Decide whether each statement agrees with the Ladder 6 transcript below, answering yes or no with the deciding words of the transcript quoted exactly: (a) The Ladder 6 team was on the 27th floor when they were told to evacuate; (b) the North Tower fell before the South Tower; (c) the men of Ladder 6 had reached the ground floor when the tower came down.
EXCERPTED PASSAGE START
NARRATOR: There was now one terrible implication. If the South Tower had fallen, the North was likely to follow. An urgent message was radioed to all firemen in the building. The Ladder 6 team had reached the 27th floor when they got the word to evacuate immediately.

MIKE MELDRUM: We heard someone yelling on the radio, "It's time to start back down now."

MATT KOMOROWSKI: We are trained to go and save people and go into dangerous situations. And then when we're told to abandon our assignment it's a very odd thing

NARRATOR: By now, most of the people who could have gotten out of the burning tower had gotten out. The men of Ladder 6 had only made it down to the fourth floor when, at 10:28, the tower came down.

MATT KOMOROWSKI: I felt an incredible rush of air at my back.

SAL D'AGOSTINO (Ladder 6 Fire Crew): I remember hearing the boom, the boom. As the floors are pancaking, I'm hearing that.
EXCERPTED PASSAGE END
DATA EXTRACT START
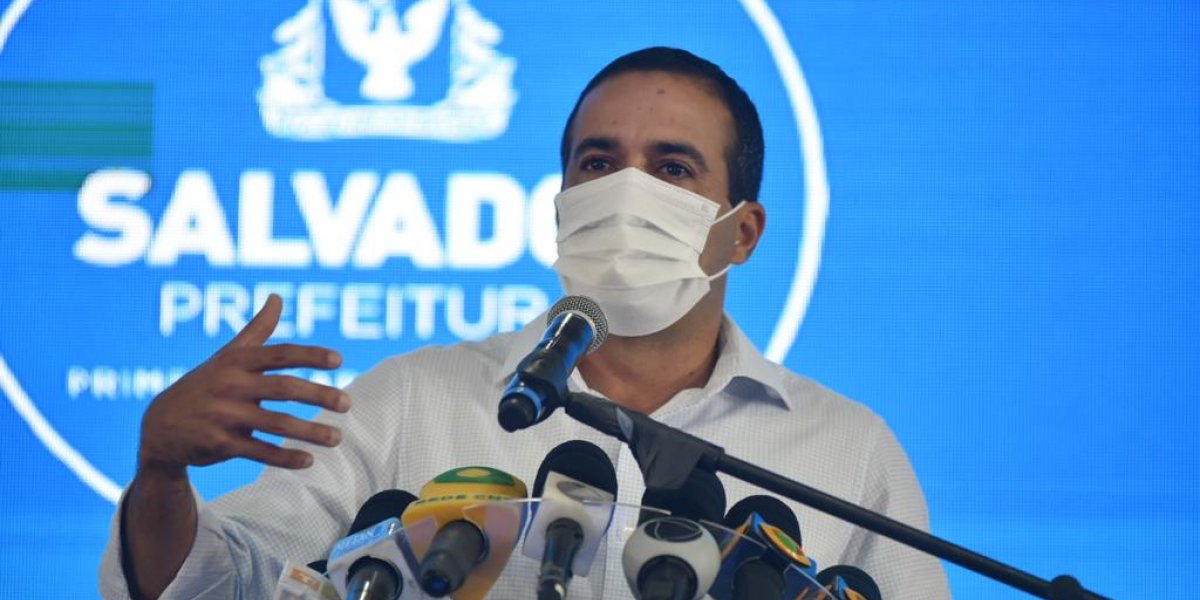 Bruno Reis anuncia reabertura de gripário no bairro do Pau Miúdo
DATA EXTRACT END
DATA EXTRACT START
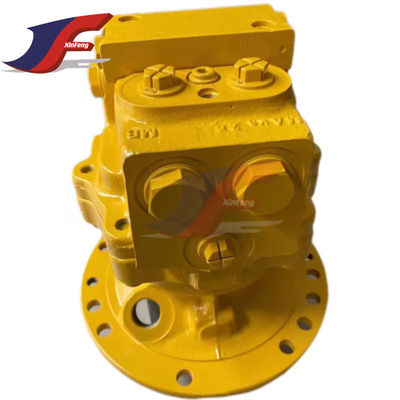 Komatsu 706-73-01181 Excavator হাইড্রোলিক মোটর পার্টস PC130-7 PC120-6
DATA EXTRACT END
ANSWER BOX:
(a) Yes: "The Ladder 6 team had reached the 27th floor when they got the word to evacuate immediately."
(b) No: "If the South Tower had fallen, the North was likely to follow."
(c) No: "The men of Ladder 6 had only made it down to the fourth floor when, at 10:28, the tower came down."